■ Dataset extract:
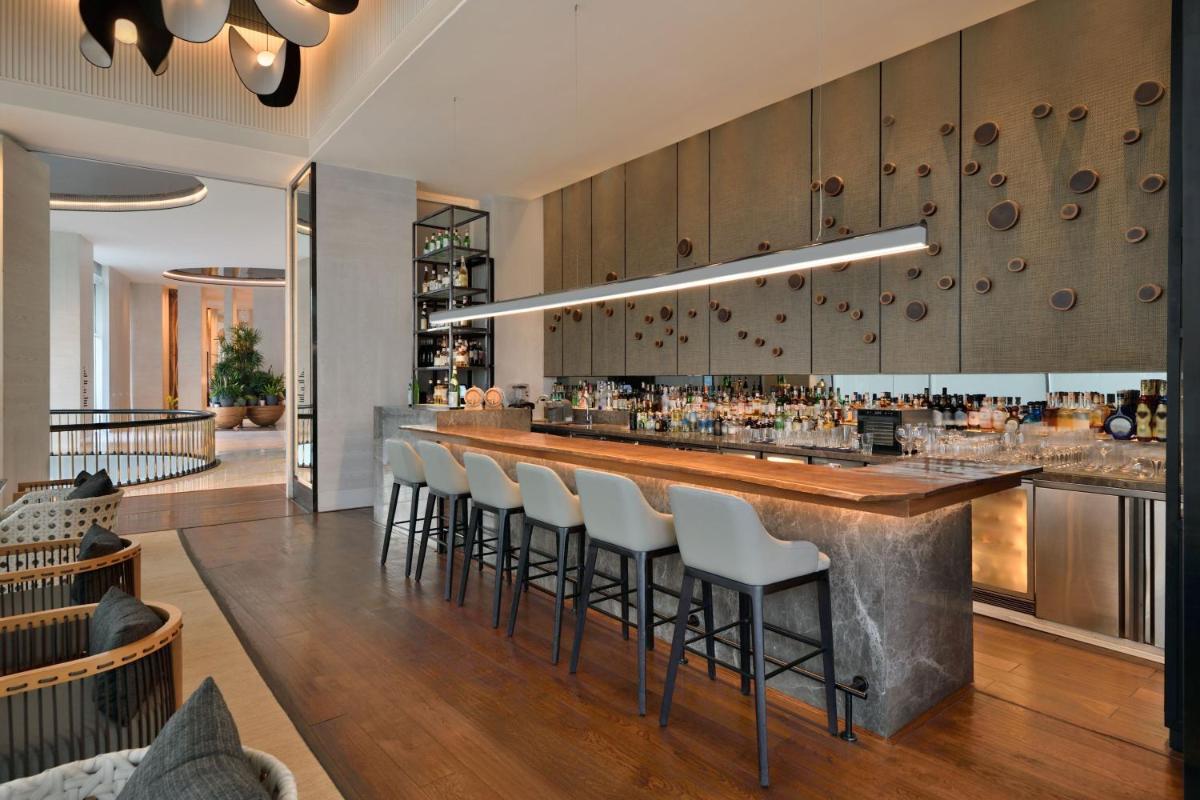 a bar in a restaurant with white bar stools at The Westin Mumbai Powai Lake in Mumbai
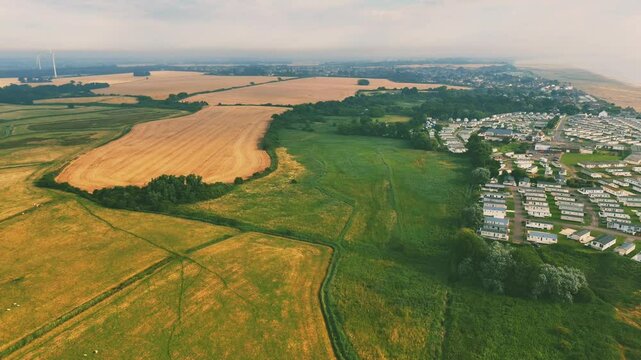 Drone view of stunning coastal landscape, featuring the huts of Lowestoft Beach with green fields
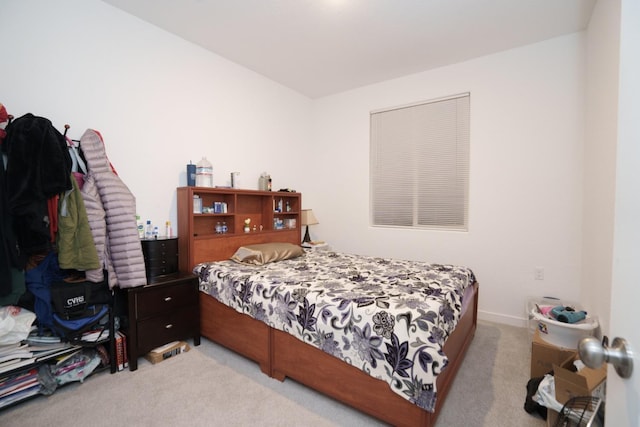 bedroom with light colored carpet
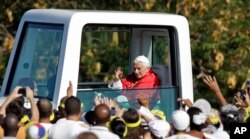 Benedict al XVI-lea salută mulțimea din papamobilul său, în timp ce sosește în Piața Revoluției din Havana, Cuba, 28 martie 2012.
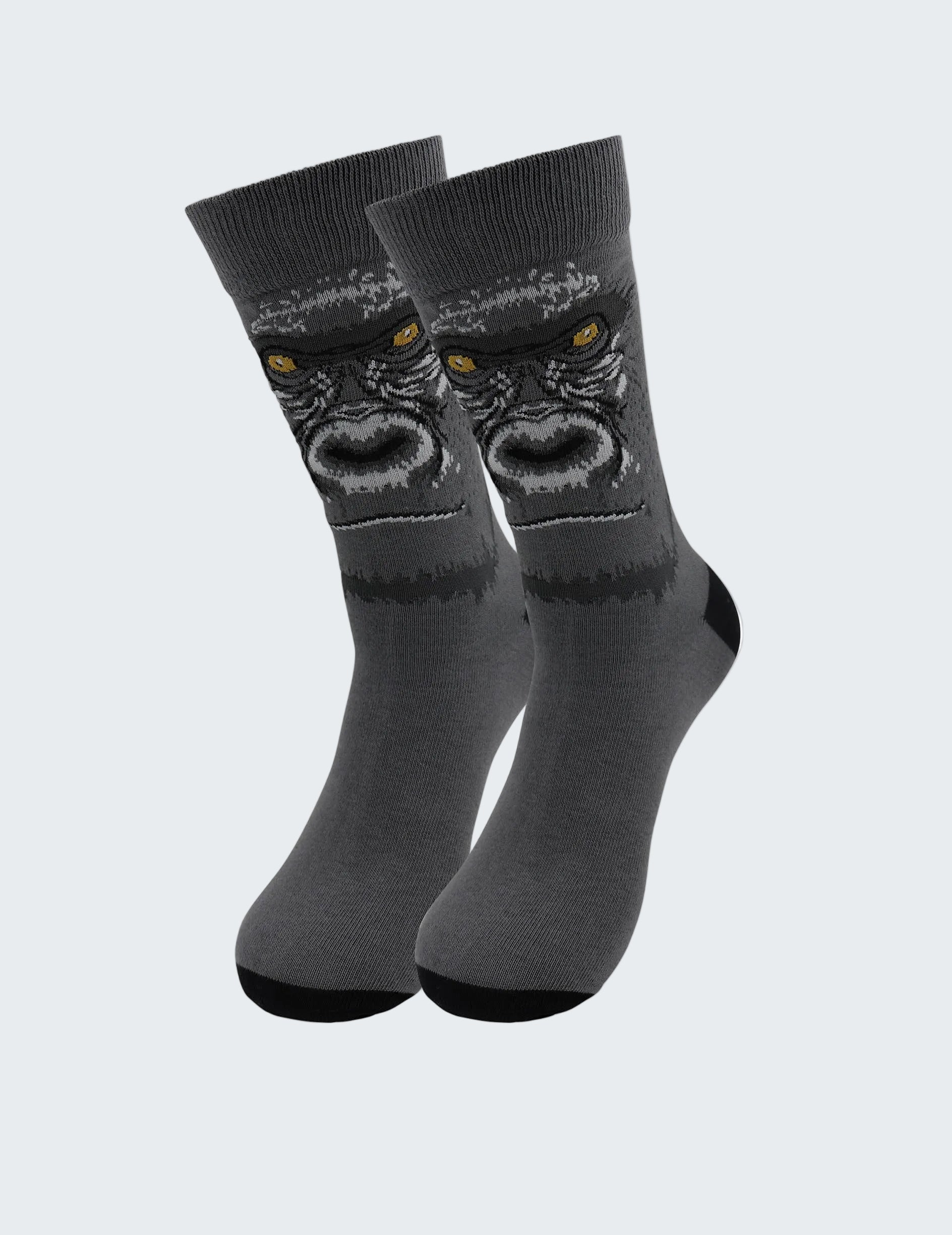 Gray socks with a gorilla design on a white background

■ Description of the task:
The task requires the full listing to be given again verbatim, without its pictures.

■ Task response:
 a bar in a restaurant with white bar stools at The Westin Mumbai Powai Lake in Mumbai
 Drone view of stunning coastal landscape, featuring the huts of Lowestoft Beach with green fields
 bedroom with light colored carpet
 Benedict al XVI-lea salută mulțimea din papamobilul său, în timp ce sosește în Piața Revoluției din Havana, Cuba, 28 martie 2012.
 Gray socks with a gorilla design on a white background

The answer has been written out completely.